━━ Listed entries ━━

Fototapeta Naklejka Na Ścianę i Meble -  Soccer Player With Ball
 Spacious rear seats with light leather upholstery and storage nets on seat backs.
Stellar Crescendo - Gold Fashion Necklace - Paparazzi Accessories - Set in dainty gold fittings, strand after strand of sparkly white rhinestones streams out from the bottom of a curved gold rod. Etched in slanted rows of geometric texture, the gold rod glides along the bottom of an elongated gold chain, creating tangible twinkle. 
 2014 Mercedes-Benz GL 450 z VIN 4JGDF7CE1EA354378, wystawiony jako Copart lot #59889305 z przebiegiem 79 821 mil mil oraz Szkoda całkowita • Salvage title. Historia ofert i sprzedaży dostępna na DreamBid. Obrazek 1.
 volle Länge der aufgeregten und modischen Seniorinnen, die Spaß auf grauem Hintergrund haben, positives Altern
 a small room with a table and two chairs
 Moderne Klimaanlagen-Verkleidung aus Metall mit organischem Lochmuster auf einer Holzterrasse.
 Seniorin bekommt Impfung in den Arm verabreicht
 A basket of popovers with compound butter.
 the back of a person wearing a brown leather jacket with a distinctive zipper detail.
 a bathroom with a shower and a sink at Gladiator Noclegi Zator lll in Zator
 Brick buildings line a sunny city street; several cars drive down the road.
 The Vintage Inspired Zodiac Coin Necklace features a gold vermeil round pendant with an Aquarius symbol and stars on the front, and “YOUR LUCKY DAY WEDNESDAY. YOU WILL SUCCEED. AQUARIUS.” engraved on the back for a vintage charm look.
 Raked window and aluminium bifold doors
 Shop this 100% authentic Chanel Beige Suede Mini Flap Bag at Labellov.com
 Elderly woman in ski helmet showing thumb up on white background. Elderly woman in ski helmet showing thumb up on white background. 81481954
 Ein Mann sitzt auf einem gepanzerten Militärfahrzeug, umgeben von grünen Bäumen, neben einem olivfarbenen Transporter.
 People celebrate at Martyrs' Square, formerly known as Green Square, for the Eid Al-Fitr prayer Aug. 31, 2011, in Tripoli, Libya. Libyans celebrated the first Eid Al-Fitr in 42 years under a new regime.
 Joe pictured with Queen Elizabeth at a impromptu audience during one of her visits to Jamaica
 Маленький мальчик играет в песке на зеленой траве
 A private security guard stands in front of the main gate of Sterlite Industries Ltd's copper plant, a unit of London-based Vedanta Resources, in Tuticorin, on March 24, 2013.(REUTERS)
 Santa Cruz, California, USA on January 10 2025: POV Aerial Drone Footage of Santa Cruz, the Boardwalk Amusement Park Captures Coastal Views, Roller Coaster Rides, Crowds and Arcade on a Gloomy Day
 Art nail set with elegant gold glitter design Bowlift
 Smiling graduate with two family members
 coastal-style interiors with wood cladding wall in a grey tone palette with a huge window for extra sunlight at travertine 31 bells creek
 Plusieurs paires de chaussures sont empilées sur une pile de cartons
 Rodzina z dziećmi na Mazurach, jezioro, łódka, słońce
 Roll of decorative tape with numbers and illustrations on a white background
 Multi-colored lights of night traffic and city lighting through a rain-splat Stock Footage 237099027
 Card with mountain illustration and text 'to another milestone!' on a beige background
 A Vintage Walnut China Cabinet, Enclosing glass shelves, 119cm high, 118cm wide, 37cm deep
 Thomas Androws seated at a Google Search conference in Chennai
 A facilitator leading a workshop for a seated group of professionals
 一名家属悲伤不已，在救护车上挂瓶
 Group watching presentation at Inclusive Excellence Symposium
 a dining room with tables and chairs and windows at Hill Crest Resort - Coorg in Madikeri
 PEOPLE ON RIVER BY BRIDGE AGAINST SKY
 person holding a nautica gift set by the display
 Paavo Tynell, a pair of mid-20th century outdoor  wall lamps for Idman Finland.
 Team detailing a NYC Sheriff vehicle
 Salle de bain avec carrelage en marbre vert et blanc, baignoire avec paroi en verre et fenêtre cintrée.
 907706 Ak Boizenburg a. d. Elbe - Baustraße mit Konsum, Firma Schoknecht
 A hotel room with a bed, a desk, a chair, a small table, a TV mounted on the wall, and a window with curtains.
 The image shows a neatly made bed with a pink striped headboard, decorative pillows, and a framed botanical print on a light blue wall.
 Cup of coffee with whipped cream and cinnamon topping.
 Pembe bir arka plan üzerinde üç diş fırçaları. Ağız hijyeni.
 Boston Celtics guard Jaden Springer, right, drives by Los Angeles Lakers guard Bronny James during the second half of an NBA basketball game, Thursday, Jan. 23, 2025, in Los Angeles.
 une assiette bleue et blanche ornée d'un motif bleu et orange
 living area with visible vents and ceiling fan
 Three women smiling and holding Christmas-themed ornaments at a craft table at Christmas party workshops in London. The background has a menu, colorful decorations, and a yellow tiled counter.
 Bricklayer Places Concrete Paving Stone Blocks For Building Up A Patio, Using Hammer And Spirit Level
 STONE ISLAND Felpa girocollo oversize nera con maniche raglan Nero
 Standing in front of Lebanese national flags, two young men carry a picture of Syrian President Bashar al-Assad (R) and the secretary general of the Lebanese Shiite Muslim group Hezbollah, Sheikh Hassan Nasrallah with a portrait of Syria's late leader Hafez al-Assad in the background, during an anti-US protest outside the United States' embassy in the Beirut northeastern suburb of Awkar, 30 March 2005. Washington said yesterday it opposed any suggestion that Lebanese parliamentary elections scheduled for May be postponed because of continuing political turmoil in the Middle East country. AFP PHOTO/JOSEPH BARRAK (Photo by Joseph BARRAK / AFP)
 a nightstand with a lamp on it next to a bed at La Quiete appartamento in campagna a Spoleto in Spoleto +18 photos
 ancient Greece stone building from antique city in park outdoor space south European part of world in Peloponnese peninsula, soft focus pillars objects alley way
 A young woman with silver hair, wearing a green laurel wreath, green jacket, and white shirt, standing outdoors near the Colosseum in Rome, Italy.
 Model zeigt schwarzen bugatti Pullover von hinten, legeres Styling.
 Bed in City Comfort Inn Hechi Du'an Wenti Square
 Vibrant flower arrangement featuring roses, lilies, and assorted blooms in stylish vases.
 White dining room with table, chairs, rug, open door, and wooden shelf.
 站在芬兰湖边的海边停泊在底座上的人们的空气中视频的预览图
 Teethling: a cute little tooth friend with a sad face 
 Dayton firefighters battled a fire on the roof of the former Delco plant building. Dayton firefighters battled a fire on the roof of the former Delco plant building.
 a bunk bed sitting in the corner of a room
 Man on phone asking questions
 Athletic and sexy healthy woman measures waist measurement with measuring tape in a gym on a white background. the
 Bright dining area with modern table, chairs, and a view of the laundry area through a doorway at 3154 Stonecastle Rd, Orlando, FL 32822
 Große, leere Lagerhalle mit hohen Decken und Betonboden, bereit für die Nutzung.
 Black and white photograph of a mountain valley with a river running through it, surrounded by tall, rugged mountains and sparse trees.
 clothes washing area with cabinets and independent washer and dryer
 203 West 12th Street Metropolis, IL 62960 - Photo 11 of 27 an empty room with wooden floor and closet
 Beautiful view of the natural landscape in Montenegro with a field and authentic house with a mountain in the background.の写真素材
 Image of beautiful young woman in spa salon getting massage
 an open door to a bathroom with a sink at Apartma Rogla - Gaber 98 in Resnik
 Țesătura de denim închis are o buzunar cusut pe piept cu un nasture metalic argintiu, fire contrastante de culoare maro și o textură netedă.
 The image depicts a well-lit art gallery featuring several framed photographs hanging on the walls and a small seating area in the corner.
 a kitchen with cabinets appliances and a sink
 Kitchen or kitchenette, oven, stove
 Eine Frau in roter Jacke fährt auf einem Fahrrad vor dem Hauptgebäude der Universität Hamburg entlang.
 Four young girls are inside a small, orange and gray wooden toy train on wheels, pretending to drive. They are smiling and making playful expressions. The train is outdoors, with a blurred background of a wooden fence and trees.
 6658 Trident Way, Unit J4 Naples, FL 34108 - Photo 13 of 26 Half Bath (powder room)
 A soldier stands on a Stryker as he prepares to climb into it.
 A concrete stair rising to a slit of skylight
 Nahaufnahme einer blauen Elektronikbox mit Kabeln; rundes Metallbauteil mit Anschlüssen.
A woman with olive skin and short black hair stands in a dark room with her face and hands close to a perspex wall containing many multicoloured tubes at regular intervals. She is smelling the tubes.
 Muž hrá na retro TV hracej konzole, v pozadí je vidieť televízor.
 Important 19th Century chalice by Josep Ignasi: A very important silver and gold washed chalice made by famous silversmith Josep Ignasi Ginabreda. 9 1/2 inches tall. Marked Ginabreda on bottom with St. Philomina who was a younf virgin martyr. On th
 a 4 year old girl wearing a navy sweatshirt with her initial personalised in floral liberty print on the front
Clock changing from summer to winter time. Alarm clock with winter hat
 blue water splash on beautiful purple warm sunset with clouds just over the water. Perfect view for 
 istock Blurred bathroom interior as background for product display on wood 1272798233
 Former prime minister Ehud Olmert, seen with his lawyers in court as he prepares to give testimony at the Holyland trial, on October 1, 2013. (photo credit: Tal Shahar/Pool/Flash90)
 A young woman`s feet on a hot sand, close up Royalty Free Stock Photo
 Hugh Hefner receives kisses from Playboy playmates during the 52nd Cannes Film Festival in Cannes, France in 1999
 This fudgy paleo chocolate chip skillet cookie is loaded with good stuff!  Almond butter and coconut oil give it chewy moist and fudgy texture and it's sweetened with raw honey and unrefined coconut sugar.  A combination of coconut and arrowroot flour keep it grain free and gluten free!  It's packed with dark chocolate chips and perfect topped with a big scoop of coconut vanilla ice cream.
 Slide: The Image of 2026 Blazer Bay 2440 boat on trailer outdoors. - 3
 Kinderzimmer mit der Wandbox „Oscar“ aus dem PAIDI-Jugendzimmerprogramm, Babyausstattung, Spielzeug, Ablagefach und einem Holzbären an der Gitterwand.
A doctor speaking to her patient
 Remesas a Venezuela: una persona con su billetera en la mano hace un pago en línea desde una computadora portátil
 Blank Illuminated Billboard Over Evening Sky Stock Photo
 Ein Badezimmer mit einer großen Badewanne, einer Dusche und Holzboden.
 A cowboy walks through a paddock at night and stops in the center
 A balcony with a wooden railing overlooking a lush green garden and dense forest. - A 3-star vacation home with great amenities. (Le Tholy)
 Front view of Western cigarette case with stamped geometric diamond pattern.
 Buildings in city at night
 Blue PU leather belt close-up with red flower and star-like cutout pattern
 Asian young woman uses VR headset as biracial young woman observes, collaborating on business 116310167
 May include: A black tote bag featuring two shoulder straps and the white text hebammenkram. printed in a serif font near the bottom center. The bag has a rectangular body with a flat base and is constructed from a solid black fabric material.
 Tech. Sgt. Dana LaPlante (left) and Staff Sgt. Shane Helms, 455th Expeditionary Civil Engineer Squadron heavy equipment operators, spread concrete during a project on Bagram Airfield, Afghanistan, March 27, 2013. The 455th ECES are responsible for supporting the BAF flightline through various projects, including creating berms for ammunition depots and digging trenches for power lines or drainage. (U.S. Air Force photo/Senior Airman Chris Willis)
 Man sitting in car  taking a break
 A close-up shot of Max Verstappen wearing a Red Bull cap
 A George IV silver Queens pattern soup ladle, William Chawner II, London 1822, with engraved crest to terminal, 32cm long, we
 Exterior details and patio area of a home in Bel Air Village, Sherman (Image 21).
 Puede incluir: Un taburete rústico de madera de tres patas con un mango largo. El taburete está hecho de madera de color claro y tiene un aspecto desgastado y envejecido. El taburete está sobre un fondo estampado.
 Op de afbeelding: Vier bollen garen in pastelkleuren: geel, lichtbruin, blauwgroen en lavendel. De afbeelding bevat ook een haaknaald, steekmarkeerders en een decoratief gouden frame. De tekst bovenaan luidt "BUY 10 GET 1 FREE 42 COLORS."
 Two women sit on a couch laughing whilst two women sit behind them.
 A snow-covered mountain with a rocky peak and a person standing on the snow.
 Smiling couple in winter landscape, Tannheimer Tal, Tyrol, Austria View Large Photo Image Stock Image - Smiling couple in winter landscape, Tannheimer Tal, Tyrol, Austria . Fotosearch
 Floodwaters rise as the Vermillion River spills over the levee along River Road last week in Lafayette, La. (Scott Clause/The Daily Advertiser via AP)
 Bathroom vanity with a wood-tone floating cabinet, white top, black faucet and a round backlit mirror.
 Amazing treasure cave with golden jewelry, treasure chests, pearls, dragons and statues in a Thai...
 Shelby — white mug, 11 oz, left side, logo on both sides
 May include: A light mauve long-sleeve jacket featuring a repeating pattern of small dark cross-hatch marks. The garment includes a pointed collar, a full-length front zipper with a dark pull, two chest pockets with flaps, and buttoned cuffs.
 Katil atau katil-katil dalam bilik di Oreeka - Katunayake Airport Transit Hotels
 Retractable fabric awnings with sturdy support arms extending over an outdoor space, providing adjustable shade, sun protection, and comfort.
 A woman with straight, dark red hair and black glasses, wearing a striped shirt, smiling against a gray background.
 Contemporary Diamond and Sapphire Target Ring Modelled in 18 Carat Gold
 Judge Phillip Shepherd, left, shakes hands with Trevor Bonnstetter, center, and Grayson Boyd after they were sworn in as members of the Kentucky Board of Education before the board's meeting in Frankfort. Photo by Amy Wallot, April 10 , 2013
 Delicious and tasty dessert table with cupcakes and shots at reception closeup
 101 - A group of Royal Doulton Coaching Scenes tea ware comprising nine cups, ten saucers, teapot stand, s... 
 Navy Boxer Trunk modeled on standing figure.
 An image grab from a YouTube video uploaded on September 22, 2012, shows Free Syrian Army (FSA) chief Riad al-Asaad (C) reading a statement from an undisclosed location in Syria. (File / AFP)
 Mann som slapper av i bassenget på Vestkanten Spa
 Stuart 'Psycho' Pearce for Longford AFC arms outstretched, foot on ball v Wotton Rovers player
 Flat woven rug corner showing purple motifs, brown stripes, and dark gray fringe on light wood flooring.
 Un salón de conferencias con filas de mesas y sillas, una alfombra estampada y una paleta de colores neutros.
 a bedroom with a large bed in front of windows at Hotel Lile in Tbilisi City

━━━

__How to complete this task__. Using the data above, extract exactly the lines from the one that holds "the back of" to the one that holds "white background. 81481954", both ends included, and no others.

__Result for this exercise__.
 the back of a person wearing a brown leather jacket with a distinctive zipper detail.
 a bathroom with a shower and a sink at Gladiator Noclegi Zator lll in Zator
 Brick buildings line a sunny city street; several cars drive down the road.
 The Vintage Inspired Zodiac Coin Necklace features a gold vermeil round pendant with an Aquarius symbol and stars on the front, and “YOUR LUCKY DAY WEDNESDAY. YOU WILL SUCCEED. AQUARIUS.” engraved on the back for a vintage charm look.
 Raked window and aluminium bifold doors
 Shop this 100% authentic Chanel Beige Suede Mini Flap Bag at Labellov.com
 Elderly woman in ski helmet showing thumb up on white background. Elderly woman in ski helmet showing thumb up on white background. 81481954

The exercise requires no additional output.